← BACK

Substring With Concatenation Of All Words

You are given a string s, and an array of strings words. All the strings of words are of the same length

A concatenated substring in s is a substring that contains all the strings of any permutation of words concatenated. Essentially, if all the words in words appear exactly once consecutively, then the substring is a concatenated substring.

Return the starting indices of the concatenated substrings in s. You can return the answer in any order.

Examples

Input:s = "barfoothefoobarman", words = ["foo, bar"] –> [0, 9]
Input: s = "wordgoodgoodgoodbestword", words = ["word", "good", "best", "word"] –> []

Solution 1: Brute Force Hashmap Comparison

Let the size of s be n, let the number of elements in words be m, let the length of a word in words be w. It follows that every concatenated substring will have length m * w. We can brute force a solution as follows:

load all words into a hashmap total
For each length m * w substring of s, split into length w pieces, add the pieces to a new hashmap prospect and check prospect == total
Return a vector of all the indices where step 2 is true. Putting these steps into code, we get this solution:

class Solution{
public:
	vector<int> findSubstring(string s, vector<string>& words){
		vector<int> res;
		if(words.size() == 0) return res;
		unordered_map<string, int> total;
		for(string& word: words){
			total[word]++;
		}
		int m = words.size();
		int w = words[0].size();
		for(int i = 0; i < s.size() - (m*w) + 1; ++i){
			unordered_map<string, int> prospect;
			int j = i;
			while(j < i + (m*w)){
				string word = s.substr(j, w);
				prospect[word] += 1;
				j+= w;
			}
			if(prospect == total) res.push_back(i);
		}
		return res;
	}
};

Runtime Analysis:

Building total: O(1) * m = O(m)
Building prospect and comparing with total: O(m*w) (There are (m*w) characters in both maps)
Iterating through s: O(n) Total Runtime: O(m) + O(n * m * w) = O(n * m* w)

Space Analysis:

total: O(m*w)
prospect: O(m*w) (n times) Space complexity is also O(m*n*w)

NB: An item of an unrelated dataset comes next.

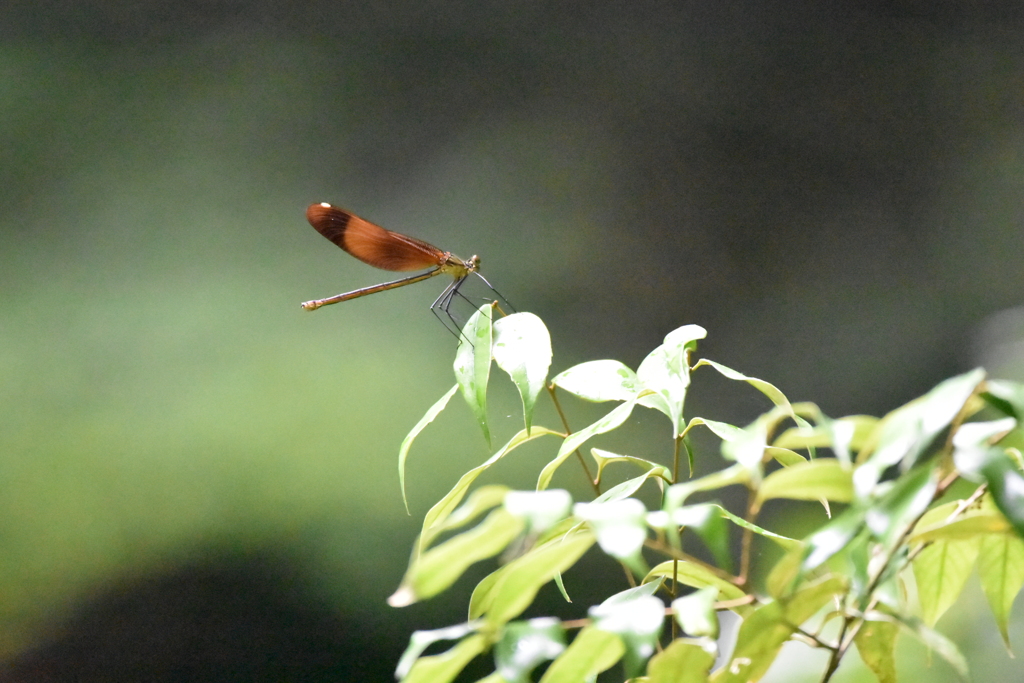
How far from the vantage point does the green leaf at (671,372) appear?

Both space and time are cubic: can we do better? Looking at this solution, we do a lot of duplicate comparisons. if we create a map prospect and check all the internals against total, then discard it, we waste a lot of comparisons that we could have saved for future iterations…

Solution 2: Sliding Window Hashmap Comparison

We can use a sliding window approach to avoid duplicate comparisons. As before, let the size of s be n, let the number of elements in words be m, let the length of a word in words be w. Because hashmaps can only be recycled when the next hashmap begins a multiple of w away, we will need an outer loop of size n. Our solution has three steps:

Create a hashmap (total) of all strings in words, with higher values corresponding to more occurrences
Loop through all possible remainders (mod w). In each iteration:
1. create a new hashmap prospect, and a new string t
2. Create a loop of length n to loop through the characters in s. In each iteration:
  1. increment t until it is length w, then add t to prospect
  2. when your window size has reached the size of a concatenated string, check whether prospect == total. If it does, save the start of the window.
return the list of valid starting indices

Coding this up:

class Solution{
public:
	vector<int> findSubstring(string s, vector<string>& words){
		int n = s.size();
		int m = words.size(), w = words[0].size();
		unordered_map<string, int> total;
		
		for(string& word : words){
			total[word]++;
		}
		
		vector<int> res;
		for(int i = 0; i < w; i++){
			unordered_map<string, int> prospect;
			string t = "";
			for(int j = i, k = i; k < n; k++){
				t += s[k];
				if(t.size() == w){
					prospect[t]++;
					t = "";
				}
				if(k-j+1 == m*w){
					if(prospect == total)res.push_back(j);
					string remove = s.substr(j, w);
					if(prospect[remove] > 1) prospect[remove]--;
					else prospect.erase(remove);
					j+=w;
				}
			}
		}
		return res;
	}
};